Les auteurs, disons intéressants, se reconnaissent souvent à leurs obsessions, qui cachent la plupart du temps leur personnalité, leur moi profond. Mike Flanagan est de ceux-là. Si on se penche un tant soit peu sur sa filmographie, on remarquera alors, qu’au-delà de ses scénarios partageant une bonne partie de leur ADN avec l’œuvre du King (il signera d’ailleurs deux de ses nombreuses adaptations – dont une pour Netflix, déjà) certains thèmes y sont récurrents. La famille d’abord, qui va jusqu’à résonner derrière la caméra lorsqu’il s’entoure d’acteurs récurrents (Kate Siegel – qui est aussi sa femme à la ville – Henry Thomas, Carla Gugino, Annabeth Gish…). L’unité de lieu comme microcosme, aussi. Celui d’une chambre dans Jessie, d’une maison dans Pas un Bruit ou dans ses deux premières séries écrites pour Netflix. Et cette fois ci, pour Sermons de Minuit, une île. Une similitude dans l’écriture de ses histoires elle aussi piochée dans l’oeuvre de l’auteur du Maine (on pense à Castle Rock, sa ville-monde, ou à son récent Dome). Des microcosmes qui imposent, dès qu’ils sont posés, de s’aventurer au coeur des personnages, membres d’une même famille ou communauté, qui devront s’accommoder de leurs différences et trouver leur voie seul ou à plusieurs.
Dans Sermons de Minuit, Mike Flanagan rajoute à ses thèmes une nouvelle fois présents celui de la foi, religieuse ou pas, et de la mort (qu’il côtoyait déjà avec ses précédentes histoires de fantômes). Une richesse thématique au sein d’un scénario fantastique riche en rebondissements et dans lequel, peut être, l’auteur ne s’est jamais autant dévoilé.
La possibilité d’une ile
Le premier personnage de Sermons de Minuit c’est donc son île : Crockett Island. Une île de pêcheurs, autrefois prospère, réduite aujourd’hui à une centaine d’habitants vivant encore tant bien que mal de ce que la mer veut bien leur donner. Le continent n’est pas loin, les lumières de sa ville proche éclaboussent l’île chaque nuit. Mais ses habitants, aujourd’hui faune disparate venue de tous horizons, ne souhaitent pas s’y rendre, sauf urgence, ni changer de vie. Se fut pourtant le cas pour l’un d’entre eux, Riley Flynn (Zach Gilford, qu’on retrouvera bientôt dans la prochaine série de Flanagan, The Midnight Club), qui y est devenu avocat, s’est enrichi et, un beau soir, en état d’ébriété, est rentré en collision avec la voiture d’une femme que l’accident a tué sur le coup. Le premier épisode de la série commence avec cet accident, ses quatre années de prison et son retour sur Crockett Island. En même temps que le jeune homme revient, l’île accueille un nouveau personnage : le père Paul (Hamish Linklater, pour beaucoup dans le succès de la série). Un jeune curé venu remplacer Monseigneur Pruitt, figure historique de l’île. Le vieil homme de plus de quatre-vingt ans est parti en pèlerinage à Jérusalem afin d’y renforcer sa foi et trouver une force nouvelle pour ses paroissiens de plus en plus soumis aux doutes. Comme prévu, le voyage fut si éprouvant que le vieil ecclésiastique est à l’hôpital sur le continent et donc remplacé par ce nouveau venu. Un nouveau venu qui va vite prendre ses marques, convaincre ses ouailles avec des sermons d’une puissance inégalée, qui vont donner une nouvelle vie à la foi déclinante de la petite communauté. Mais ce que les habitants n’ont pas remarqué, c’est cette étrange caisse qui a été débarquée avec lui et que le père Paul s’est empressée d’ouvrir une fois installé. Un secret qu’il va d’abord garder pour lui, avant qu’il ne fonde sur l’île comme un poison et ne mène la petite communauté dans le chaos.

Objectif: Reprenez l'extrait sur la série Sermons de Minuit à la suite de sa dernière phrase et poursuivez-en la rédaction.

Bloc de données:
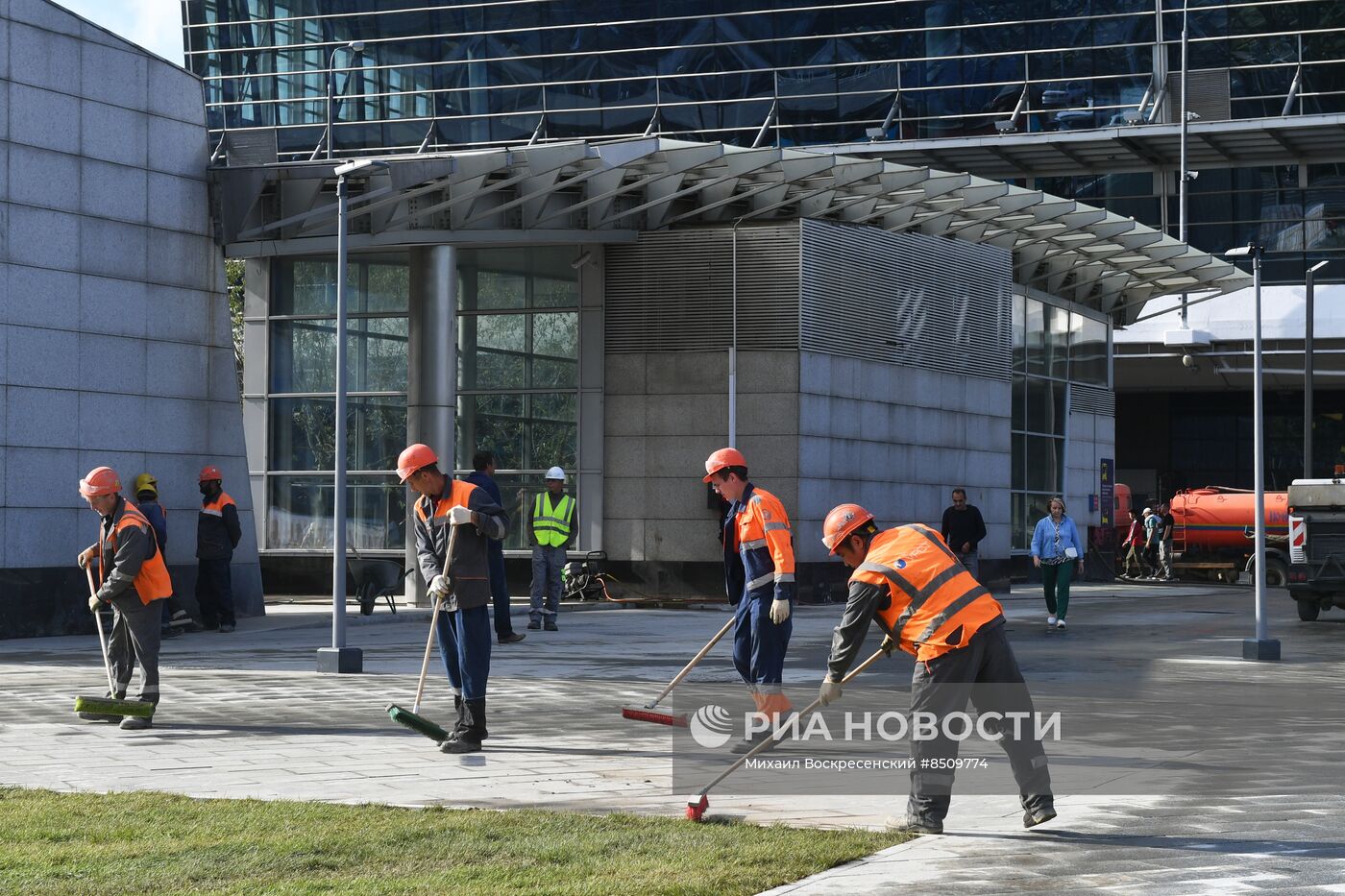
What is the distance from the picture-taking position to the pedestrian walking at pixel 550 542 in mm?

Réponse:
L’ange de la destruction
La première très grande force de Sermons de Minuit est de ne pas jouer indéfiniment avec son mystère de départ. Ainsi, dès son troisième épisode, et à l’issue de très belles scènes renvoyant directement à L’Exorciste, la plupart des questions que se posent le téléspectateur trouveront une réponse. Ne restera alors qu’à accompagner les personnages dans un long chemin de croix qui va les plonger, tous sans exceptions, dans une horreur allant crescendo.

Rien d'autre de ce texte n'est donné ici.